Which is why it’s so baffling that, after watching the two-episode premiere, I found myself … a little bored.

That’s not to say "Imperfect Women" is bad. It’s perfectly watchable and occasionally compelling. But it also feels like a show assembled from the most familiar pieces of the prestige mystery-industrial complex. This should be my wine-mom drama Super Bowl. Instead, it’s more like a polite dinner party where everyone looks incredible, but they're telling the same stories you've heard a million times before.

'Imperfect Woman' wants to be 'Big Little Lies,' but falls short

"Imperfect Women" follows three longtime friends — Eleanor (Kerry Washington), Mary (Elisabeth Moss), and Nancy (Kate Mara) — whose carefully curated lives begin to crack after Nancy turns up dead. From there, the show toggles between the present timeline and flashbacks that reveal secrets and resentments simmering for decades.

This should be my wine-mom drama Super Bowl.

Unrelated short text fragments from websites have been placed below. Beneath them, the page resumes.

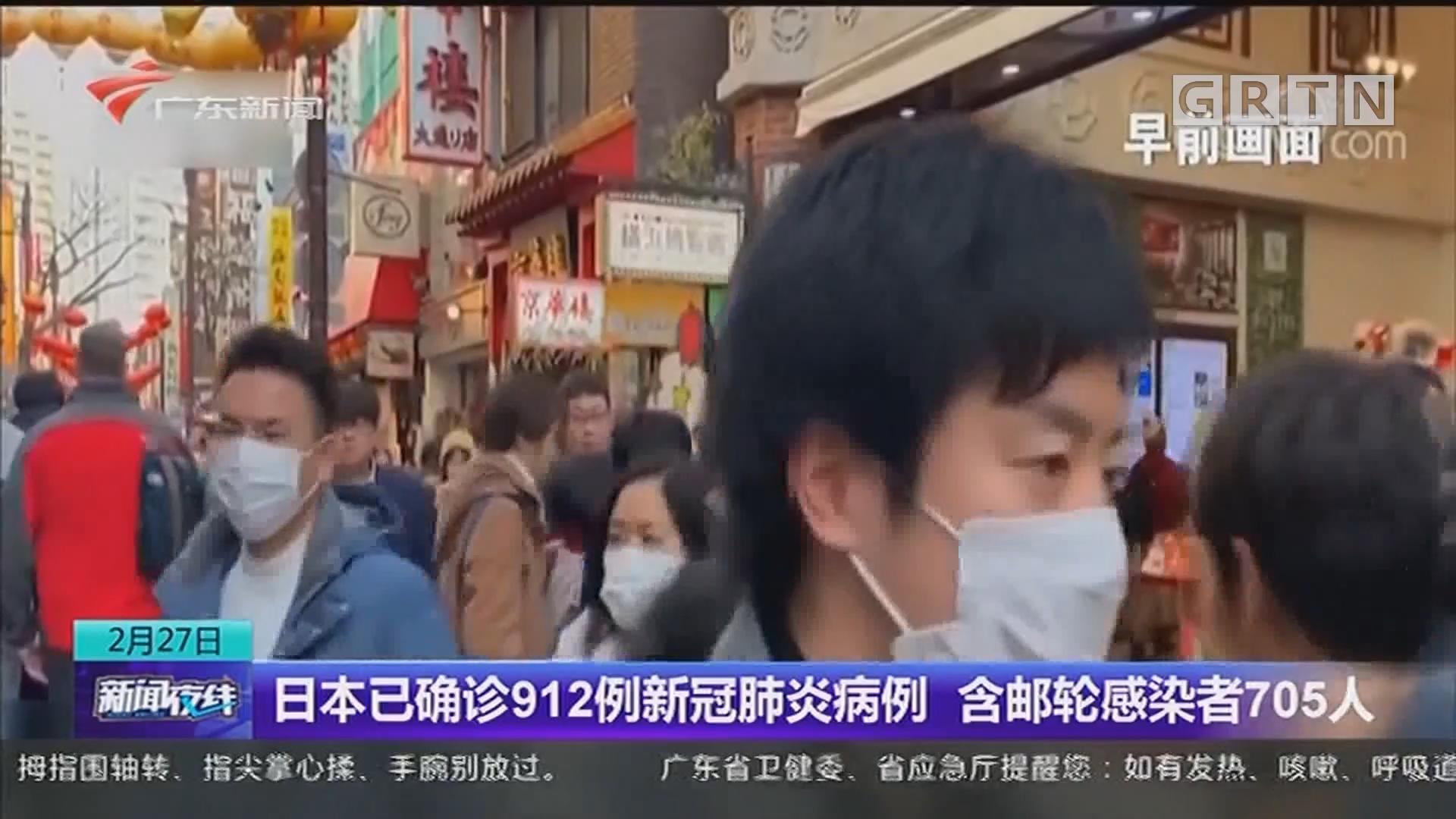 日本已确诊912例新冠肺炎病例 含邮轮感染者705人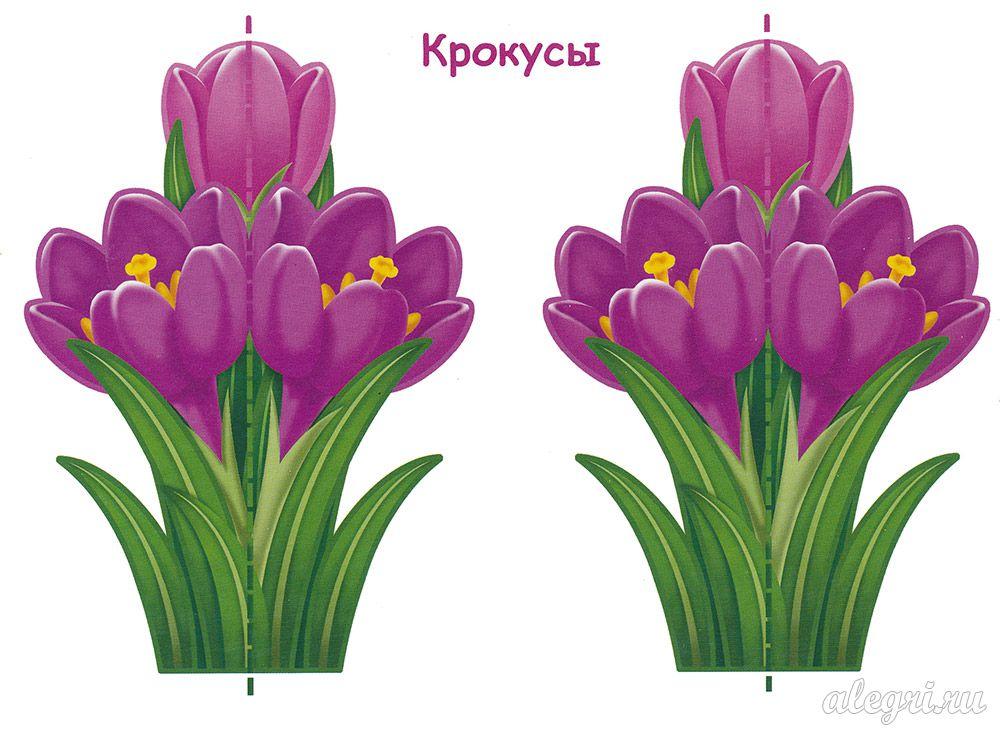 Поделки весенних цветов своими руками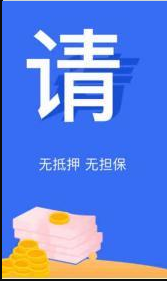 辣條寶寶app圖4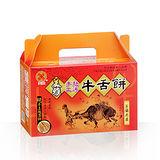 【美雅宜蘭餅】超薄牛舌餅小禮盒X3盒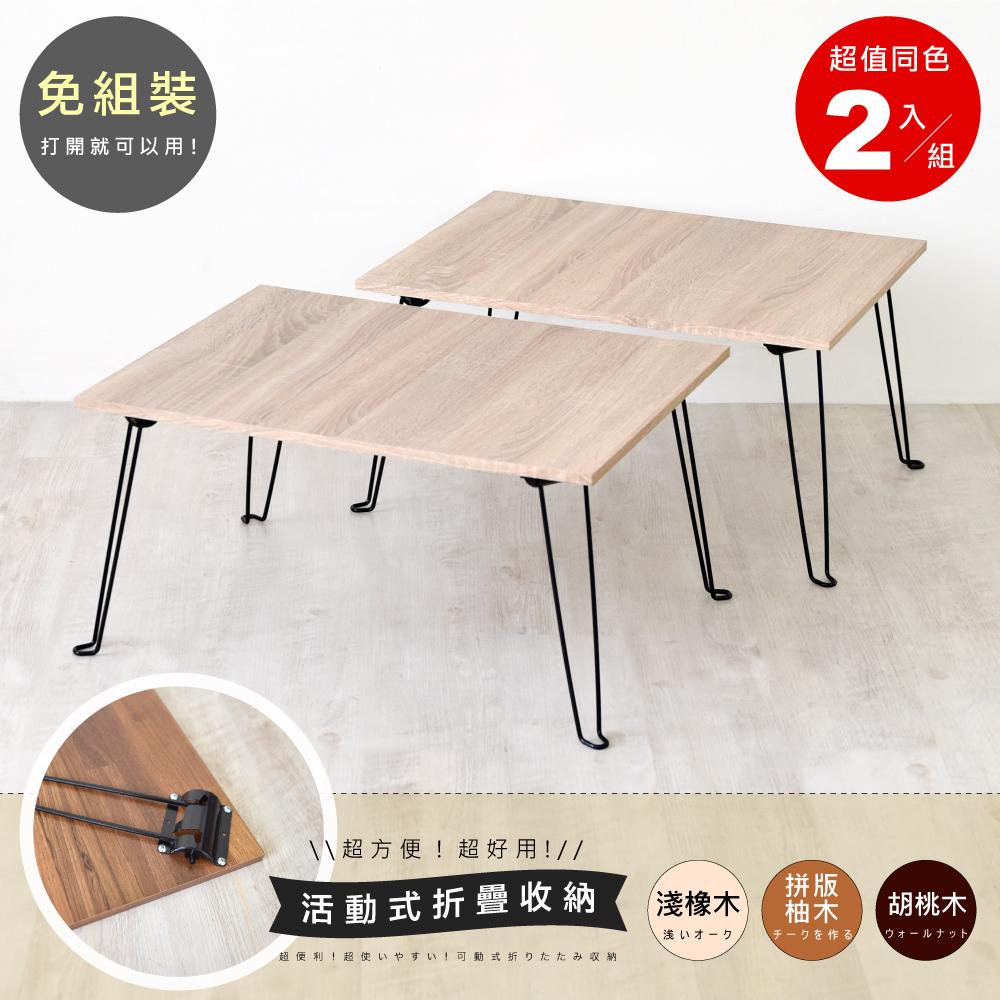 《Hopma》輕巧和室桌(2入)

Instead, it’s more like a polite dinner party where everyone looks incredible, but they're telling the same stories you've heard a million times before.

If that sounds familiar, it’s because it's a near-clone of "Big Little Lies" from the jump. You’ve got the sun-drenched wealth, simmering tension and the sense that these women are friends more out of obligation than affection. There are galas, police interrogations, whispered confrontations — all the genre staples are here.

The problem is that "Imperfect Women" rarely pushes beyond those expectations in the first two episodes. The central mystery — who killed Nancy and why — is intriguing enough to keep you watching, but it lacks urgency early on. Instead of tightening the screws, the show often feels like it's content to lean on its luxurious aesthetic rather than build momentum.

The wealth-versus-outsider dynamic, which could give the show real bite, often feels like a well-worn trope rather than a sharp point of view. "Imperfect Women" gestures at themes of class and privilege, but so far, it hasn’t said anything particularly new — and in a genre this crowded, that feels tired.

Verdict: 'Imperfect Women' is glossy and 'fine!'

If "Imperfect Women" works at all, it’s because of the starry cast. Kerry Washington’s Eleanor anchors the early episodes with a tightly controlled performance that hints at deeper cracks beneath the surface. Elisabeth Moss, meanwhile, is operating squarely in her wheelhouse, playing a woman whose seemingly perfect life is quietly imploding.

Kate Mara has the trickiest role, given that Nancy’s death kicks off the story, but the glimpses we get suggest a more layered character than the show initially lets on. And as we shift between perspectives, there’s at least the promise of deeper character exploration in later episodes.

(Image credit: Apple TV)

But that same structure also contributes to the show’s biggest issue. Every time the story resets to a new point of view, the narrative loses momentum. Combined with the too-familiar plot, it leaves the series in an awkward middle ground — not bad enough to quit, but not gripping enough to fully binge. Episode 2 left on a reveal that was not shocking or juicy enough to leave me dying to see the next installment.

The real issue is that we’ve seen this all before, in better versions and worse ones, and "Imperfect Women" lands squarely in the middle. For a series about messy, complicated women, it plays things surprisingly safe. And while I’ll probably keep watching — because this is very much my thing — I can’t help wishing it were a little sharper, somewhat edgier and a lot less content to be just fine.